Some fast bloom filter implemented by Rust for Python and Rust!
Project description
fastbloom
A fast bloom filter | counting bloom filter implemented by Rust for Rust and Python!
setup
Python
requirements
Python >= 3.7
install
Install the latest fastbloom version with:
pip install fastbloom-rs
Rust
fastbloom-rs = "{latest}"
Examples
BloomFilter
A Bloom filter is a space-efficient probabilistic data structure, conceived by Burton Howard Bloom in 1970, that is used to test whether an element is a member of a set. False positive matches are possible, but false negatives are not.
Reference: Bloom, B. H. (1970). Space/time trade-offs in hash coding with allowable errors. Communications of the ACM, 13(7), 422-426. Full text article
Python
basic usage
from fastbloom_rs import BloomFilter
bloom = BloomFilter(100_000_000, 0.01)
bloom.add_str('hello')
bloom.add_bytes(b'world')
bloom.add_int(9527)
assert bloom.contains('hello')
assert bloom.contains(b'world')
assert bloom.contains(9527)
assert not bloom.contains('hello world')
build bloom filter from bytes or list
from fastbloom_rs import BloomFilter
bloom = BloomFilter(100_000_000, 0.01)
bloom.add_str('hello')
assert bloom.contains('hello')
bloom2 = BloomFilter.from_bytes(bloom.get_bytes(), bloom.hashes())
assert bloom2.contains('hello')
bloom3 = BloomFilter.from_int_array(bloom.get_int_array(), bloom.hashes())
assert bloom3.contains('hello')
more examples at py_tests.
Rust
use fastbloom_rs::{BloomFilter, FilterBuilder};
let mut bloom = FilterBuilder::new(100_000_000, 0.01).build_bloom_filter();
bloom.add(b"helloworld");
assert_eq!(bloom.contains(b"helloworld"), true);
assert_eq!(bloom.contains(b"helloworld!"), false);
more examples at docs.rs
CountingBloomFilter
A Counting Bloom filter works in a similar manner as a regular Bloom filter; however, it is able to keep track of insertions and deletions. In a counting Bloom filter, each entry in the Bloom filter is a small counter associated with a basic Bloom filter bit.
Reference: F. Bonomi, M. Mitzenmacher, R. Panigrahy, S. Singh, and G. Varghese, “An Improved Construction for Counting Bloom Filters,” in 14th Annual European Symposium on Algorithms, LNCS 4168, 2006
Python
from fastbloom_rs import CountingBloomFilter
cbf = CountingBloomFilter(1000_000, 0.01)
cbf.add('hello')
cbf.add('hello')
assert 'hello' in cbf
cbf.remove('hello')
assert 'hello' in cbf # because 'hello' added twice.

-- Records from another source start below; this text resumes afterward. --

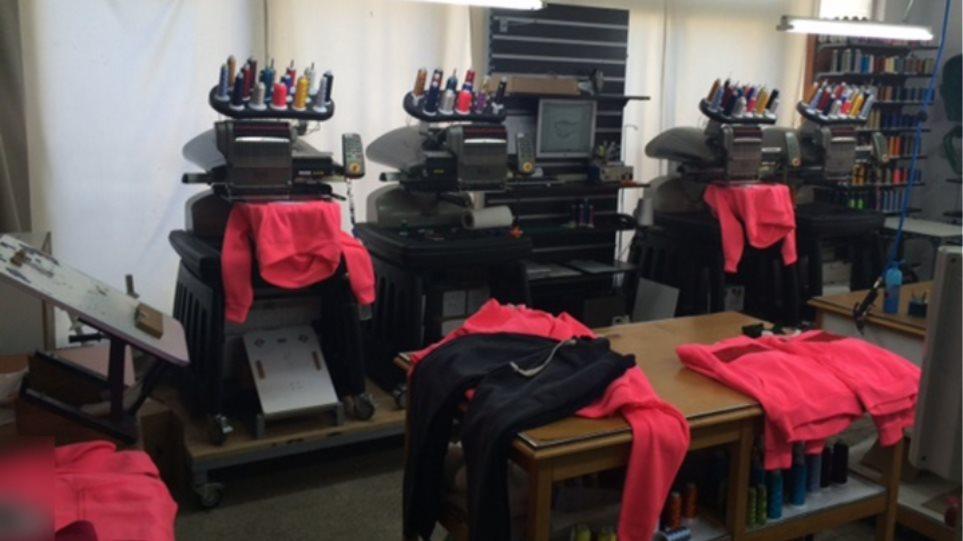 688ece24bdf0 Εργαστήριο κατασκεύαζε ρούχα «μαϊμού»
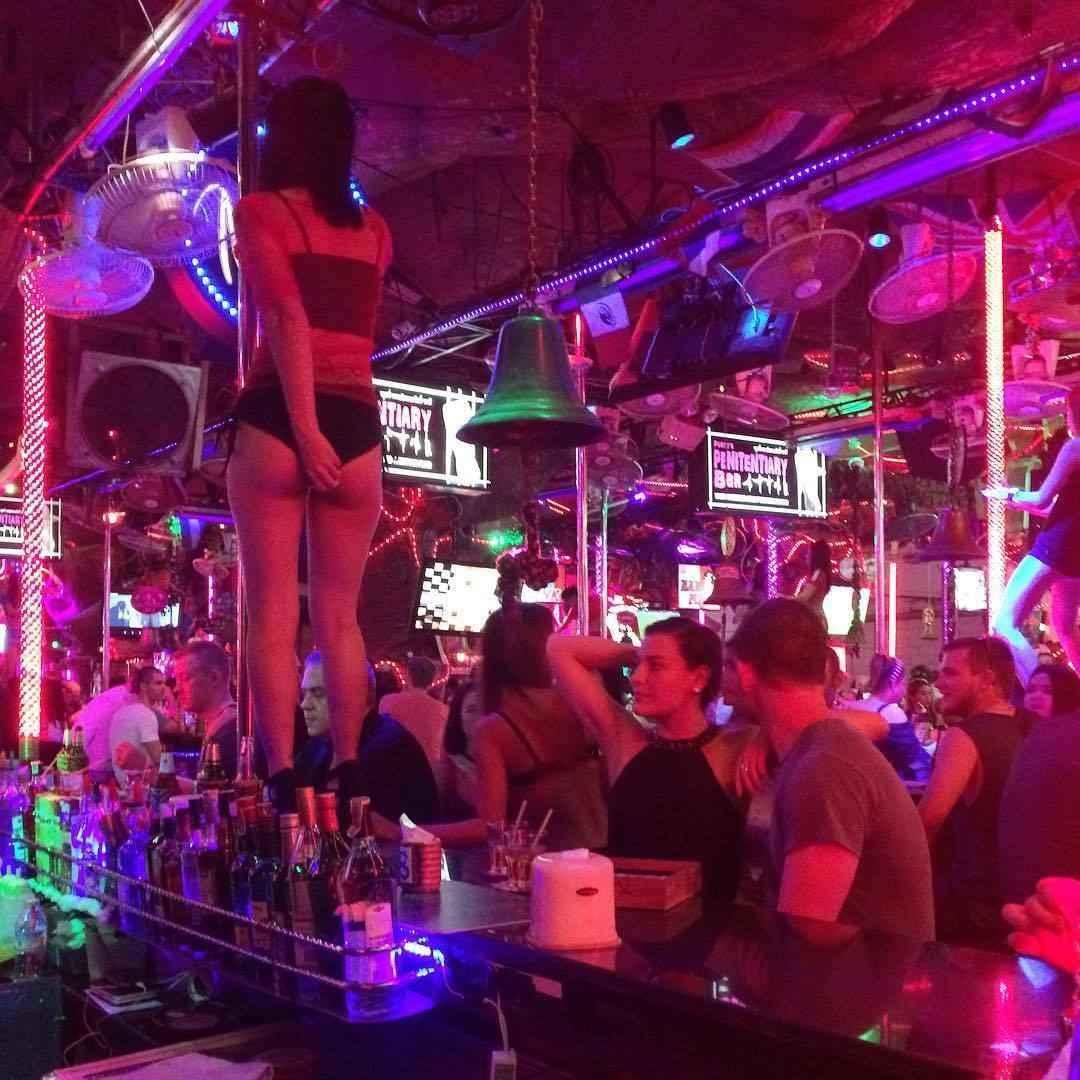 Drunk party girls at strip club sex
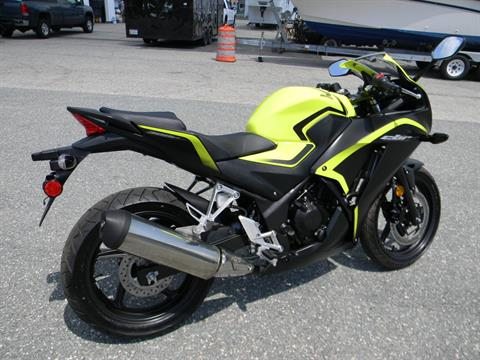2016 Honda CBR300R in Springfield, Massachusetts - Photo 3
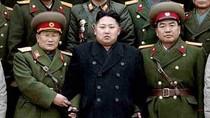 Kim Jong Un chụp ảnh thân mật với cấp dưới
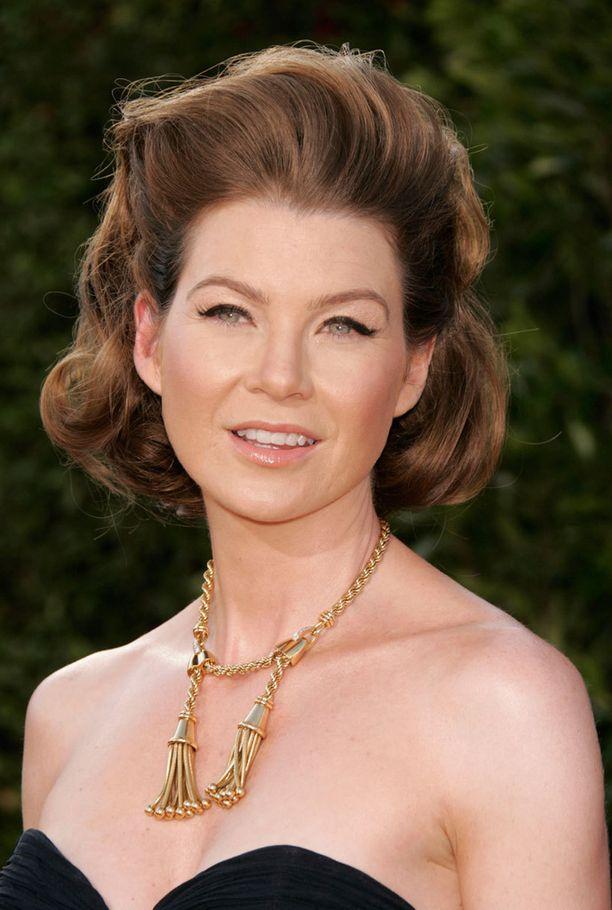 Ellen Pompeon kampaus oli turhan veistoksellinen vuoden 2007 Emmy-gaalassa.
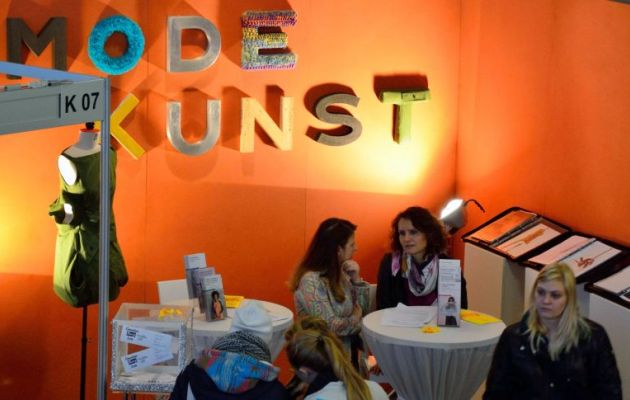 BeSt-Messestand Mode und Kunst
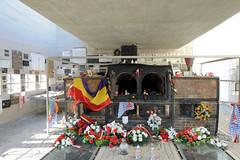 Das Memorial des ehem. KZ Gusen bei Mauthausen wurde über den erhaltenen gebliebenen Resten des Krematoriums des Konzentrationslagers errichtet.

# If add same element larger than 15 times, then remove 15 times the filter will not contain the element.
cbf.remove('hello')
assert 'hello' not in cbf
A CountingBloomFilter has a four bits counter to save hash index, so when insert an
element repeatedly, the counter will spill over quickly. So, you can set
enable_repeat_insert
to False
to check whether the element has added.
if it has added, it will not add again. enable_repeat_insert
default set to True
.
from fastbloom_rs import CountingBloomFilter
cbf = CountingBloomFilter(1000_000, 0.01, False)
cbf.add('hello')
cbf.add('hello') # because enable_repeat_insert=False, this addition will not take effect.
assert 'hello' in cbf
cbf.remove('hello')
assert 'hello' not in cbf
more examples at py_tests.
Rust
use fastbloom_rs::{CountingBloomFilter, FilterBuilder};
let mut builder = FilterBuilder::new(100_000, 0.01);
let mut cbf = builder.build_counting_bloom_filter();
cbf.add(b"helloworld");
assert_eq!(bloom.contains(b"helloworld"), true);
benchmark
computer info
CPU | Memory | OS |
---|---|---|
AMD Ryzen 7 5800U with Radeon Graphics | 16G | Windows 10 |
add one str to bloom filter
Benchmark insert one str to bloom filter:
bloom_add_test time: [41.168 ns 41.199 ns 41.233 ns]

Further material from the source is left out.